O que é que a levou ao curso de Relações Internacionais?
Sempre tive uma proximidade muito grande com a área de humanísticas. Aos 11 anos, conheci uma diplomata brasileira e acho que essa foi a grande chave de viragem: entender que também gostava dessa comunicação para um lado político, um lado mais ativo na estrutura social. Ao pesquisar, descobri que normalmente os diplomatas tiravam o curso de Relações Internacionais, que talvez seja o curso que melhor te prepara para o concurso público que existe no Brasil para a admissão na carreira diplomática. Talvez seja o concurso público mais difícil que temos no Brasil.

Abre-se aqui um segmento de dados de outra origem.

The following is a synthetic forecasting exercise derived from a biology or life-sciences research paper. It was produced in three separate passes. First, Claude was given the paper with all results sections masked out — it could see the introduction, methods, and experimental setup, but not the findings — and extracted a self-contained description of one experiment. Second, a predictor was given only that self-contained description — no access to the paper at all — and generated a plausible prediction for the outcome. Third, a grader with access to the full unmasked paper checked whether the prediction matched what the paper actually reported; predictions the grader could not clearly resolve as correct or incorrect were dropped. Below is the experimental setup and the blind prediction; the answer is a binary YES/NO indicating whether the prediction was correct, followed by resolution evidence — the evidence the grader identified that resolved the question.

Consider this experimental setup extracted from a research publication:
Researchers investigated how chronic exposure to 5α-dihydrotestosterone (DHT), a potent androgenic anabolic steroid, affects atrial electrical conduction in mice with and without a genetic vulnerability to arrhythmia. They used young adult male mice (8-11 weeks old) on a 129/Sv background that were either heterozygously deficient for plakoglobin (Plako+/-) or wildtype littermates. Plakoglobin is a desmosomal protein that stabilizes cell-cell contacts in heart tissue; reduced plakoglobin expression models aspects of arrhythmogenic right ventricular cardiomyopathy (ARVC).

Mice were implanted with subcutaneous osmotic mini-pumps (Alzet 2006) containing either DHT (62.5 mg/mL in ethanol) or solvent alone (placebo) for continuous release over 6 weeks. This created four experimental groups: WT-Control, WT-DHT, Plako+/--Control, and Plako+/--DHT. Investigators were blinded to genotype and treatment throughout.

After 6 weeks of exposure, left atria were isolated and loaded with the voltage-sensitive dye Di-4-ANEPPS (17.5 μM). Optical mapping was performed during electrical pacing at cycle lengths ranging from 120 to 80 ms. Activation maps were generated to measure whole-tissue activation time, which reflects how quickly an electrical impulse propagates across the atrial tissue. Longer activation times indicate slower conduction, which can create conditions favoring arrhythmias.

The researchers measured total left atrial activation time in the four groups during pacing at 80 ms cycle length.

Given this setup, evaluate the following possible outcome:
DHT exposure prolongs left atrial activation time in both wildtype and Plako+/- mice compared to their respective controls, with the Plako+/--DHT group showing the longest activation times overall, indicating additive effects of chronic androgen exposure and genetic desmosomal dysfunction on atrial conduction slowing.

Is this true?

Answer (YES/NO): NO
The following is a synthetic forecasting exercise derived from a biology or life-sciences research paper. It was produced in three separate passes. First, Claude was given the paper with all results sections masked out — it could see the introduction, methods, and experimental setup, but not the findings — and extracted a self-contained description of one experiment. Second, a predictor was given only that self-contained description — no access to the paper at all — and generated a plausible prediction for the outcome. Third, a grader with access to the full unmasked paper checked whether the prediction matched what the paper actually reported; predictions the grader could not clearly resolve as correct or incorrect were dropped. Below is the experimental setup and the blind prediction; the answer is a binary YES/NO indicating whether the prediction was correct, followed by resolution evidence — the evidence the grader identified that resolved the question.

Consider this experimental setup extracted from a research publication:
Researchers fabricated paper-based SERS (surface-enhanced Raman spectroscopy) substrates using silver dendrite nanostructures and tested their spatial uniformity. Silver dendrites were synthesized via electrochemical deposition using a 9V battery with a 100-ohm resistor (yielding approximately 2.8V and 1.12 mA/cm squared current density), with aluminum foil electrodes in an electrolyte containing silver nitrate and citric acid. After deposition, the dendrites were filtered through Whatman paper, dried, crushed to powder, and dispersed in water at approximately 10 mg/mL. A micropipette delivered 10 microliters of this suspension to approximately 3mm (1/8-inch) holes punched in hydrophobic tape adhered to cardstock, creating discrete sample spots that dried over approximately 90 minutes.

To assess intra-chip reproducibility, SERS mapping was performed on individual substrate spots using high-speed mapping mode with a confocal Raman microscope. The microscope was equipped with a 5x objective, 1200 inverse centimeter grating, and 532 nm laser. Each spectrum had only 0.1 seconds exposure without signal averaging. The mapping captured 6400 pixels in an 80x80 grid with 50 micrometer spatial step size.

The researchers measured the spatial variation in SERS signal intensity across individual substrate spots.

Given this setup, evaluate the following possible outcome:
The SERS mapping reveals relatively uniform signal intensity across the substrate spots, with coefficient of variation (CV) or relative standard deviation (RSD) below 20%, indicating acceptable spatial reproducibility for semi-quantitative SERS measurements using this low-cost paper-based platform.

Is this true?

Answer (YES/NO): YES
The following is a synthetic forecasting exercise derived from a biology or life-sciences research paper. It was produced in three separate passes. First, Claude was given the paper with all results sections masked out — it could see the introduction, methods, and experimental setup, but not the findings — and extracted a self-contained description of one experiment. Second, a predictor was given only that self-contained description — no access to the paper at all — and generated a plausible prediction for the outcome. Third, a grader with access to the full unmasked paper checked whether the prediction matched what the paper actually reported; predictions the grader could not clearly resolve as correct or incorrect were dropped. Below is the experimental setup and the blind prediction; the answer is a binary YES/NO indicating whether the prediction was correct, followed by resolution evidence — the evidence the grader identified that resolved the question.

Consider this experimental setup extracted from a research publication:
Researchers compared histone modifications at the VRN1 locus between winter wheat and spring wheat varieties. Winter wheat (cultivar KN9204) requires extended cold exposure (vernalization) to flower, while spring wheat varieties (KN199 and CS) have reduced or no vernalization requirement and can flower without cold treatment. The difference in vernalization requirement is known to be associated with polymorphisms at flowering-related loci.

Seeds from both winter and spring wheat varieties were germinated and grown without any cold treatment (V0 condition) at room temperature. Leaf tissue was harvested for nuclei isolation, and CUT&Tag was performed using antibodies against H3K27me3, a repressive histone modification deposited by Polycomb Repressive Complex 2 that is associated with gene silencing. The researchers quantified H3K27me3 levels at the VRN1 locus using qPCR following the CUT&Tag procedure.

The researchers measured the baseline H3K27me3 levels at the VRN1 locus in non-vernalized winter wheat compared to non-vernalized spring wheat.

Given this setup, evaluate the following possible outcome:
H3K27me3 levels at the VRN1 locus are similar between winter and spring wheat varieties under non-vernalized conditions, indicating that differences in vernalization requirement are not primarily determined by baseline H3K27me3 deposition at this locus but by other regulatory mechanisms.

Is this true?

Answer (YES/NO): NO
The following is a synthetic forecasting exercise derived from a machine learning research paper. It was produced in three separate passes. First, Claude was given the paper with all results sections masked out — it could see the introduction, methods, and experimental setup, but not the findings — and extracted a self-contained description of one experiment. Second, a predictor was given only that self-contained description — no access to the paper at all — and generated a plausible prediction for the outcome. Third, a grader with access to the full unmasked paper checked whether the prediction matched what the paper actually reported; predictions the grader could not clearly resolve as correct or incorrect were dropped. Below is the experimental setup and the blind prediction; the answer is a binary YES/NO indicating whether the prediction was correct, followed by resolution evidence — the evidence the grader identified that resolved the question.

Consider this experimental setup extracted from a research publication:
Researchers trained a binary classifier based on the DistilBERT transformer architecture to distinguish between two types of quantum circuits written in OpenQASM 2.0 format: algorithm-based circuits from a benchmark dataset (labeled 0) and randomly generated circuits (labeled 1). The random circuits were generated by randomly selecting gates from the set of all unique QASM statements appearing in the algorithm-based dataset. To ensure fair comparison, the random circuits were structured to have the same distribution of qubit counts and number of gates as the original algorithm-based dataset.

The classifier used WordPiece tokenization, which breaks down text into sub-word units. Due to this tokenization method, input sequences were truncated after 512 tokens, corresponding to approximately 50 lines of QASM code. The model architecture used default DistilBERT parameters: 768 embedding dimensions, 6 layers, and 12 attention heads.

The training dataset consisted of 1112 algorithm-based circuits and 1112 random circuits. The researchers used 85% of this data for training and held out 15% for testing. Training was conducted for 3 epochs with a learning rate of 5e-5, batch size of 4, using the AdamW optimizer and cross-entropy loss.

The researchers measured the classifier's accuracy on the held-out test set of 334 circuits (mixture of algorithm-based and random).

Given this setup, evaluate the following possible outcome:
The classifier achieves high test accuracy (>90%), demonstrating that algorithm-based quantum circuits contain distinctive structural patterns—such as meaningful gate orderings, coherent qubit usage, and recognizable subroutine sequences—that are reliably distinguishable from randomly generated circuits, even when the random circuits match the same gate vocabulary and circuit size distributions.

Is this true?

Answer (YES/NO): YES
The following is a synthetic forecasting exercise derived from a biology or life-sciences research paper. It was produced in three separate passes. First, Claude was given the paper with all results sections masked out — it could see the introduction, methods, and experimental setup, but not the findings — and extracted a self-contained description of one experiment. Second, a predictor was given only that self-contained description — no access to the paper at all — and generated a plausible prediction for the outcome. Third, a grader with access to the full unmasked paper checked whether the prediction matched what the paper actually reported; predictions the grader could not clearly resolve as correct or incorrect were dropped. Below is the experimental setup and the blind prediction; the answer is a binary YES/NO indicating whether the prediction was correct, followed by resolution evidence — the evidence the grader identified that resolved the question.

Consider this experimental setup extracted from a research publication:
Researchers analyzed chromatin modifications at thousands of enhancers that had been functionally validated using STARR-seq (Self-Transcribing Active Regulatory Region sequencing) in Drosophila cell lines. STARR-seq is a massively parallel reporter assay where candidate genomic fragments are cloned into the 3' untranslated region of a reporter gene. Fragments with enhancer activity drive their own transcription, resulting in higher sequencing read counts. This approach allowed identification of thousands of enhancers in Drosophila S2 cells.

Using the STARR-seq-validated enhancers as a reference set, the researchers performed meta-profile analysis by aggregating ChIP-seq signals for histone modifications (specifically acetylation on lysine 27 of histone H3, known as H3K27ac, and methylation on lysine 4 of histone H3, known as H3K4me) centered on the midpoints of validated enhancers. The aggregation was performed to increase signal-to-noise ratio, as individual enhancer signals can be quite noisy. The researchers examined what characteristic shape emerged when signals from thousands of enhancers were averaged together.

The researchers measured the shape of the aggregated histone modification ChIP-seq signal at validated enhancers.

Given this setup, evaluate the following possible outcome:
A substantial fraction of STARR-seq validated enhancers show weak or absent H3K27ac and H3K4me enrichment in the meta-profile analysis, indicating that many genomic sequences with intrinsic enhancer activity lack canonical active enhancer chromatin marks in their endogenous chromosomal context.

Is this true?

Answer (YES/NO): YES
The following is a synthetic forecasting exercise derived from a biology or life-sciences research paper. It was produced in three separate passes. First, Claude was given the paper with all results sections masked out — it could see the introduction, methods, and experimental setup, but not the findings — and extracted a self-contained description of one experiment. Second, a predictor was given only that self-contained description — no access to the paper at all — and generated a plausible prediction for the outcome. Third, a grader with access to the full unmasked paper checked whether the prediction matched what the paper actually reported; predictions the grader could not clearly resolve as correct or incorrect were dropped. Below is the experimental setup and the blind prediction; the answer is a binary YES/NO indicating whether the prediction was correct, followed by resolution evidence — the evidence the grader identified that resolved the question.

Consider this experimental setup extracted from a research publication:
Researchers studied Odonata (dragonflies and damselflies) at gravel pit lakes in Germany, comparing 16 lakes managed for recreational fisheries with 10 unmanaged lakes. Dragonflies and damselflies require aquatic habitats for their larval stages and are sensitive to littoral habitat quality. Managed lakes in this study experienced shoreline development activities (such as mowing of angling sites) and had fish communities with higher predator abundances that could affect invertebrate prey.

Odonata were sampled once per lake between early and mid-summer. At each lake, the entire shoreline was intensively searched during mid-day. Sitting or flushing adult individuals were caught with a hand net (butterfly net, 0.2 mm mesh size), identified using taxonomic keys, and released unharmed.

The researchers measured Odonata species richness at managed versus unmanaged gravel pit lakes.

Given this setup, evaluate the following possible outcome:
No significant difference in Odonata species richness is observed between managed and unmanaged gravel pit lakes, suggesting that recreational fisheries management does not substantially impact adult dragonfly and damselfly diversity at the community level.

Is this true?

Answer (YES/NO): YES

A diplomacia continua a ser o objetivo?
Entrei na universidade em 2020 e lá percebi que a diplomacia não era muito o meu lugar. Gostava de uma política muito mais ativa e não necessariamente no sistema político. Fazendo a ponte entre a criação de conteúdo, este meu lado artístico, e a minha paixão por relações internacionais, passei a criar conteúdo utilizando o que aprendi no curso, já tendo esta facilidade em comunicar com o público, tendo um público que garanti desde os meus trabalhos na televisão.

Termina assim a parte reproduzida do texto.